In a sense this question is a bit vague, and my image of the irrational number line is vague, but hopefully it’s clear what I mean. Where are the irrationals!?

Answer 1

Finding irrationals has been dubbed to be like "finding hay in a haystack". They literally are everywhere in the reals, but it's very hard to explicitly list many of them (outside of roots).

Perhaps the best perspective I can offer is the decimal one. Real number can be expressed as decimal expansions. Which decimal expansions correspond to rational numbers? Those that are "eventually periodic", i.e., their decimal expansion eventually begins looping with some period.

At least to me, the idea of there being far fewer numbers that are eventually periodic than numbers that aren't is a much easier bullet to bite than abstractly thinking about the sizes of irrational and rational sets.

Answer 2

A slightly different take on Rushabh's answer that might make it even easier to appreciate: rather than speaking of the analytic rationals and reals, I'm going to speak of some topological 'rationals' and 'reals' — that is, a countable set of values and an uncountable set that is the completion of the countable ones.

To do this, I'm going to throw away the arithmetic structure of numbers and look only at the metric structure of who's close to who, and I'm going to replace the rationals with the dyadic rationals (between 0 and 1). This structure has an 'easier' isomorphic description: the rationals in this world correspond to all finite-length binary sequences $\{a_1, a_2, \ldots, a_n\}$, and the reals correspond to all$^*$ infinite-length binary sequences $\{a_1, a_2, \ldots, a_n, a_{n+1}, \ldots\}$. We can talk about how close one sequence is to another: if we have two sequences $\mathbf{a}=\{a_i\}$ and $\mathbf{b}=\{b_i\}$, then we define the distance between them as $2^{-n}$, with $n$ being the first index where they disagree.
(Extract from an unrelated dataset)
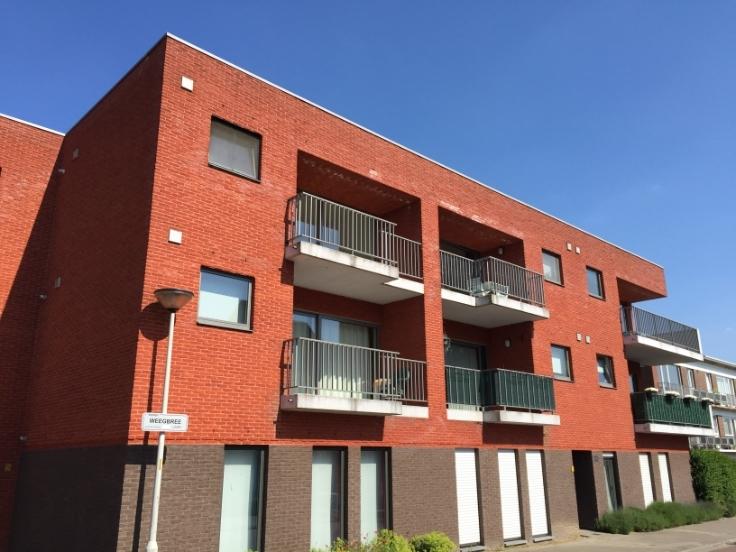 Appartement à louerà Ekeren auprix de 730€ - (6645592)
Likewise, we can put an order on these sequences: again letting $n$ be the first index where $\{a_i\}$ and $\{b_i\}$ disagree, we say $\mathbf{a}\gt\mathbf{b}$ iff $a_n\gt b_n$ — in other words, if $a_n=1$ and $b_n=0$.

I find this model a lot easier to think of in terms of completions and density: it's easy to see that there are infinitely many rationals between any two rationals, but that there are 'even more' reals — every infinite binary sequence, not just the finite ones.

$^*$ To be a little more proper about respecting the distance, we need to work with an equivalence relation that identifies any finite sequence $\{a_i: i\leq m\}$ with all the 'zero-terminated' sequences $\{b_i: i\leq n\}$ that have $b_i=a_i$ for $1\leq i\leq m$ and $b_i=0$ for $m\lt i\leq n$, as well as the infinitely long zero-terminated $n\to infty$ limit of the various $\mathbf{b}$s. But these are IMHO technical details, and for a raw understanding I find it a little better to just ignore them.